April 24, 2007
Former adviser to Royal switches camps
Speaking of opportunists... I know one can always make a mistake, realize it and decide to change. But this one is, er, huge.
Doubts on Royal, Sarkozy Will Fuel French CampaignRoyal, who was a relative unknown until she emerged as a national candidate last year in a blizzard of publicity, took a spot in the second round following a gaffe-filled campaign that prompted former adviser Eric Besson to call her "incompetent.''
(...)
Besson, a lawmaker who started the campaign as the Socialists' economic adviser, is ending by endorsing Sarkozy. He's scheduled to appear tonight at a Sarkozy rally in Dijon, the capital of the Burgundy region.
"I don't think Segolene Royal should be elected president,'' Besson wrote in a book published after he quit the campaign in February. "I don't wish it for my country and I fear it for my children.''
So Mr. Besson is telling us that France should be afraid of Ms. Royal.
And what exactly was Mr. Besson advocating when working for Ms. Royal?
Bush finds new ally in French candidate - January 14, 2007Eric Besson, a member of the National Assembly from the Socialist Party, last month characterized Sarkozy as "an American neo-conservative with a French passport."
United States as the Anti-France - January 31, 2007These reflections stirred on reading an eloquent example of Gallic delusion: the statement just published by Ségolène Royal's Socialist Party about Nicolas Sarkozy, her chief opponent in the French presidential election. This 87-page work amounts to a relentless exercise in Sarkozy-bashing through his depiction as that incarnation of menace: a card-carrying crypto-American.
Entitled "The Worrying 'Quiet Rupture' of Mr. Sarkozy," and displayed on Parti-socialiste.fr, the party's home page, the work begins by asking: "Is France ready to vote in 2007 for an American neo-conservative carrying a French passport?"
That gets the ball rolling. The party's core argument runs roughly as follows: America is bad, Sarkozy is its agent, ergo he is dangerous. The publication really has little more to say about Royal's center-right rival.

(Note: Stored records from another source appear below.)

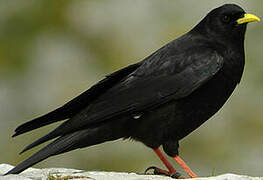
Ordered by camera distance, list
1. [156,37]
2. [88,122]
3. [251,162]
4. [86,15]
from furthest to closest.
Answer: [86,15]
[156,37]
[251,162]
[88,122]

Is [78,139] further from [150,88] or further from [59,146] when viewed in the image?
[150,88]

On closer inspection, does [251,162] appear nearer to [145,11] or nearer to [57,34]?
[145,11]

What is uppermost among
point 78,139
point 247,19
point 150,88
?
point 247,19

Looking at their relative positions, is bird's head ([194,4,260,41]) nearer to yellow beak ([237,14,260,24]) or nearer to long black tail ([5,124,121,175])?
yellow beak ([237,14,260,24])

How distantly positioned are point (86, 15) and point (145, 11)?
4.70ft

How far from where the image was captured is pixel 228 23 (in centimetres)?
755

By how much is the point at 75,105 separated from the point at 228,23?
2.05m

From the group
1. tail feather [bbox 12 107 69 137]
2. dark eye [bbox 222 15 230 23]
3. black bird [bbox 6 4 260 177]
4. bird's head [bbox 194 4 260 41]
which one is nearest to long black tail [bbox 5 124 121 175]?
black bird [bbox 6 4 260 177]

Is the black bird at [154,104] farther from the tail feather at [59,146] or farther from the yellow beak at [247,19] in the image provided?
the yellow beak at [247,19]

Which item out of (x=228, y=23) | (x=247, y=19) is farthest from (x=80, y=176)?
(x=247, y=19)

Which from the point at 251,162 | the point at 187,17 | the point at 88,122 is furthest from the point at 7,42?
the point at 88,122

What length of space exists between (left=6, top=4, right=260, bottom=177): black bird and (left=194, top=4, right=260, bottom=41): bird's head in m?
0.22

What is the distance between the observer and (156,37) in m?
13.8

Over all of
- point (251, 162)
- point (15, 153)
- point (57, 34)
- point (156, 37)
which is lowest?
point (251, 162)
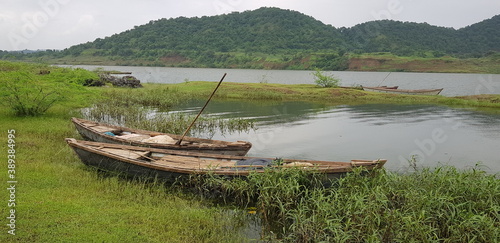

One chapter is entitled "Nicolas Sarkozy or the Clone of Bush." A memorable sentence, among many such gems, says: "Yesterday Europe was importing jeans, coke, rock 'n' roll and cinema from the United States. Now Nicolas Sarkozy is proposing that we import God!" (...)
The report begins with those (Mr. Besson's) words:
In 2007, is France ready to vote for an American neoconservative carrying a French passport?
Are you, Mr. Besson?
Flip. Flop. I have yet to read an explanation on his change of heart.
People you can trust, really.
Posted by Carine at April 24, 2007 05:28 PM"Yesterday Europe was importing jeans, coke, rock 'n' roll and cinema from the United States"
Do they ever wonder why that importation is so successful?